§ WRITTEN EXERCISE: Please copy every one of the entries below word for word, and leave the pictures out of your copy.

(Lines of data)
--------

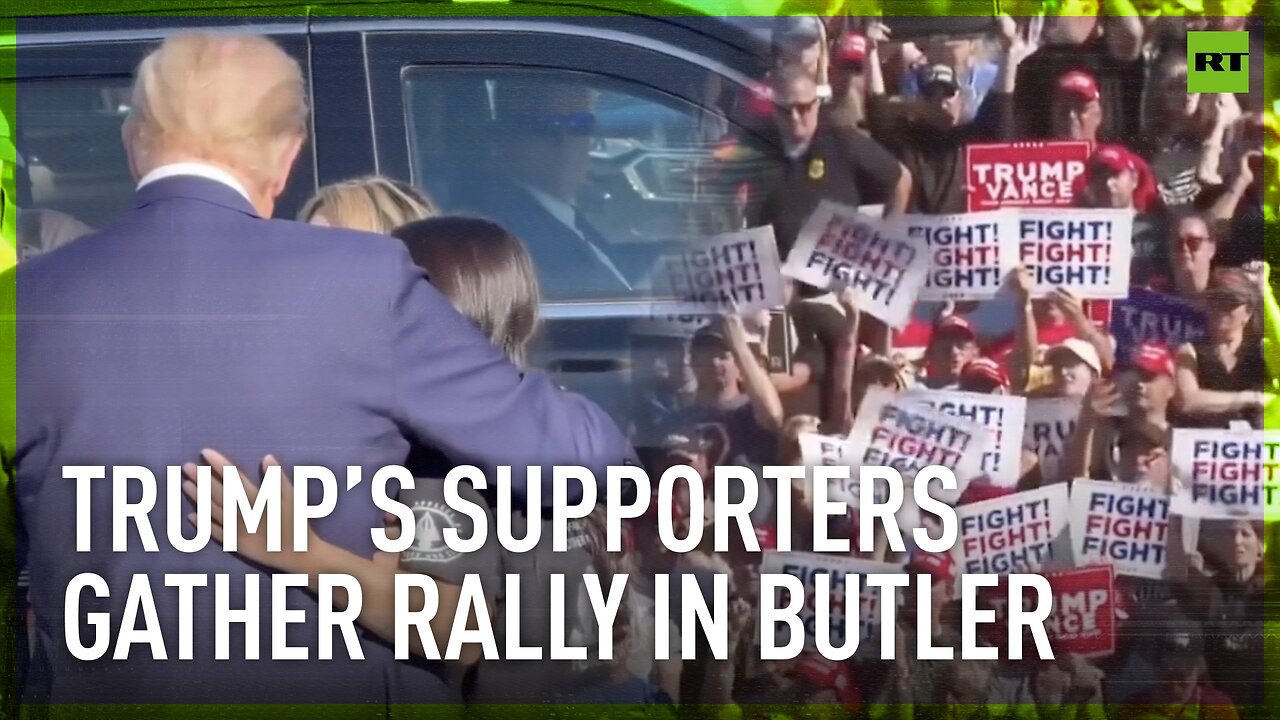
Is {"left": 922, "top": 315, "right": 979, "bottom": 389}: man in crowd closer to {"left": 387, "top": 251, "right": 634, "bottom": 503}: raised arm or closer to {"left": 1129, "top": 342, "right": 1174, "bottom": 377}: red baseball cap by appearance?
{"left": 1129, "top": 342, "right": 1174, "bottom": 377}: red baseball cap

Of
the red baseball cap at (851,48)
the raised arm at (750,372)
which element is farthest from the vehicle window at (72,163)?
the red baseball cap at (851,48)

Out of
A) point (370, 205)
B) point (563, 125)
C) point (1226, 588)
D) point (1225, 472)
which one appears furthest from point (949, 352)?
point (370, 205)

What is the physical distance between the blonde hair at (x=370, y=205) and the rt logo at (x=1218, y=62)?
47.1 inches

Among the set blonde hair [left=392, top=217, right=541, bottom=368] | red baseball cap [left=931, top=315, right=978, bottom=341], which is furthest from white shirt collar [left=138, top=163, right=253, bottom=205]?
red baseball cap [left=931, top=315, right=978, bottom=341]

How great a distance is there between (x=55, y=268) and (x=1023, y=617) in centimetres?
161

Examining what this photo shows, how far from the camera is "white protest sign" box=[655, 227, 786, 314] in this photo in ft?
6.72

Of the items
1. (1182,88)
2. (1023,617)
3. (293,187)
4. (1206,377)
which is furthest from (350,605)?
(1182,88)

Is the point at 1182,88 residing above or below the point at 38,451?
above

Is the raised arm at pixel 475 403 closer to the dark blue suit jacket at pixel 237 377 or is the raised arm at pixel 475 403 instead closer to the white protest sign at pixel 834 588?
the dark blue suit jacket at pixel 237 377

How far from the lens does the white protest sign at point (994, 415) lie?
81.7 inches

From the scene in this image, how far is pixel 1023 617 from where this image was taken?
6.98 feet

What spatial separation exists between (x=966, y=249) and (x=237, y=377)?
113 centimetres

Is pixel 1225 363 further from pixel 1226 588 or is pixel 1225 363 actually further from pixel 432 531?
pixel 432 531

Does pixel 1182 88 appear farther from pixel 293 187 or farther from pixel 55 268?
pixel 55 268
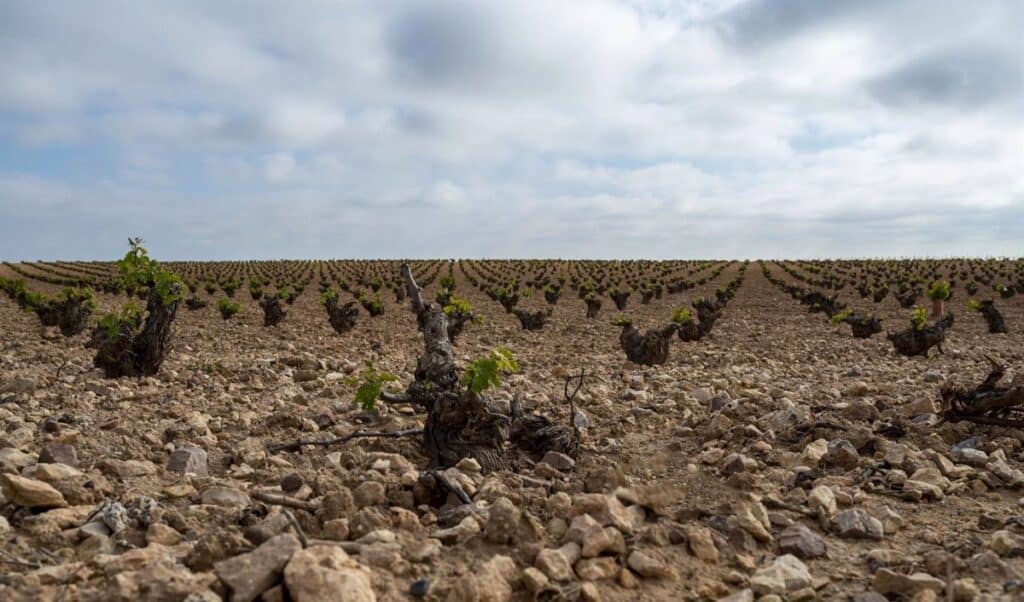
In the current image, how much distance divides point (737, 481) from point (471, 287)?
4412 centimetres

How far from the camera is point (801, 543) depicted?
143 inches

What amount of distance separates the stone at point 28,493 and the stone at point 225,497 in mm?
793

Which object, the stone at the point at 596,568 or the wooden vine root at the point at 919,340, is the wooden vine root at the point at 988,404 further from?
the wooden vine root at the point at 919,340

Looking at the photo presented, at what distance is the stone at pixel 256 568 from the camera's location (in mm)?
2746

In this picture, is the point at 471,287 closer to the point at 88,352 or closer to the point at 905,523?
the point at 88,352

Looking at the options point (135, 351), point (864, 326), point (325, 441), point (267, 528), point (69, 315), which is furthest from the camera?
point (864, 326)

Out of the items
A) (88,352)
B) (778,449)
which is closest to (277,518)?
(778,449)

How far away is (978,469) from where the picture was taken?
496 centimetres

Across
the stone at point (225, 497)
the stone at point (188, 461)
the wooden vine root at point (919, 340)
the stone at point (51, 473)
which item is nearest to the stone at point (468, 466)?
the stone at point (225, 497)

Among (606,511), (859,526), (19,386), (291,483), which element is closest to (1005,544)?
(859,526)

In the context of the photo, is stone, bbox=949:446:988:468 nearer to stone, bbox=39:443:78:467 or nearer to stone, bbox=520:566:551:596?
stone, bbox=520:566:551:596

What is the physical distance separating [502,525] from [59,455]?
137 inches

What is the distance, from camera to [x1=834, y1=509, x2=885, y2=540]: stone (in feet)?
12.5

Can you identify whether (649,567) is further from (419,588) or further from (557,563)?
(419,588)
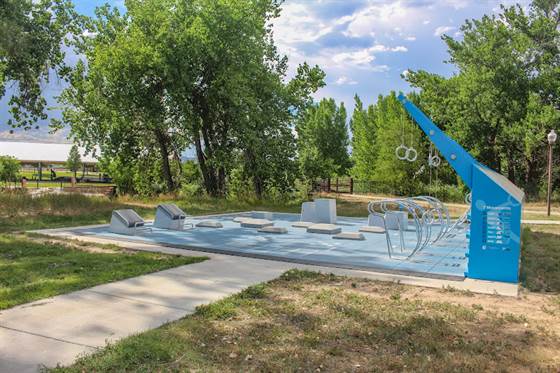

--------

§ CORRECT ANSWER:
Is {"left": 922, "top": 315, "right": 979, "bottom": 389}: man in crowd closer to {"left": 387, "top": 251, "right": 634, "bottom": 503}: raised arm or closer to {"left": 1129, "top": 342, "right": 1174, "bottom": 377}: red baseball cap by appearance?
{"left": 1129, "top": 342, "right": 1174, "bottom": 377}: red baseball cap

Of
the red baseball cap at (851,48)
the raised arm at (750,372)
which element is farthest from the vehicle window at (72,163)?
the red baseball cap at (851,48)

Out of
A) point (370, 205)
B) point (563, 125)
C) point (1226, 588)
D) point (1225, 472)
which one appears furthest from point (949, 352)?
point (370, 205)

What is the physical distance between the blonde hair at (x=370, y=205) and the rt logo at (x=1218, y=62)?
47.1 inches

Among the set blonde hair [left=392, top=217, right=541, bottom=368] | red baseball cap [left=931, top=315, right=978, bottom=341], which is furthest from white shirt collar [left=138, top=163, right=253, bottom=205]?
red baseball cap [left=931, top=315, right=978, bottom=341]

How great a distance is there between (x=55, y=268) and (x=1023, y=617) in centimetres?
161

Examining what this photo shows, how far from the camera is "white protest sign" box=[655, 227, 786, 314] in this photo in ft?
6.72

Of the items
1. (1182,88)
2. (1023,617)
3. (293,187)
4. (1206,377)
which is furthest from (350,605)?
(1182,88)

Is the point at 1182,88 residing above or below the point at 38,451?
above

Is the raised arm at pixel 475 403 closer to the dark blue suit jacket at pixel 237 377 or is the raised arm at pixel 475 403 instead closer to the white protest sign at pixel 834 588?
the dark blue suit jacket at pixel 237 377

How far from the lens does the white protest sign at point (994, 415) lie?
81.7 inches

From the scene in this image, how far is pixel 1023 617 from where this image was taken?
6.98 feet

What spatial separation exists between (x=966, y=249) and (x=237, y=377)?
113 centimetres

Is pixel 1225 363 further from pixel 1226 588 or is pixel 1225 363 actually further from pixel 432 531?
pixel 432 531

Does pixel 1182 88 appear farther from pixel 293 187 or farther from pixel 55 268?
pixel 55 268
In the current image, how much distance divides point (737, 481) from point (471, 287)?
4412 centimetres

How far from the camera is point (801, 543) depicted?
143 inches

What amount of distance separates the stone at point 28,493 and the stone at point 225,497 in mm?
793

Which object, the stone at the point at 596,568 or the wooden vine root at the point at 919,340, is the wooden vine root at the point at 988,404 further from?
the wooden vine root at the point at 919,340

Looking at the photo presented, at what distance is the stone at pixel 256 568 from the camera's location (in mm)?
2746

In this picture, is the point at 471,287 closer to the point at 88,352 or closer to the point at 905,523?
the point at 88,352

Looking at the options point (135, 351), point (864, 326), point (325, 441), point (267, 528), point (69, 315), which is furthest from the camera?
point (864, 326)

Out of the items
A) (88,352)
B) (778,449)
which is closest to (277,518)?
(778,449)

How far away is (978,469) from where the picture was taken?
496 centimetres

Across
the stone at point (225, 497)
the stone at point (188, 461)
the wooden vine root at point (919, 340)
the stone at point (51, 473)
which item is nearest to the stone at point (468, 466)?
the stone at point (225, 497)

Among (606,511), (859,526), (19,386), (291,483), which element is closest to (1005,544)?
(859,526)

In the context of the photo, is stone, bbox=949:446:988:468 nearer to stone, bbox=39:443:78:467 or nearer to stone, bbox=520:566:551:596?
stone, bbox=520:566:551:596

What is the physical distance separating [502,525] from [59,455]?
137 inches

What is the distance, from camera to [x1=834, y1=509, x2=885, y2=540]: stone (in feet)?
12.5

Can you identify whether (649,567) is further from (419,588) or further from (557,563)?
(419,588)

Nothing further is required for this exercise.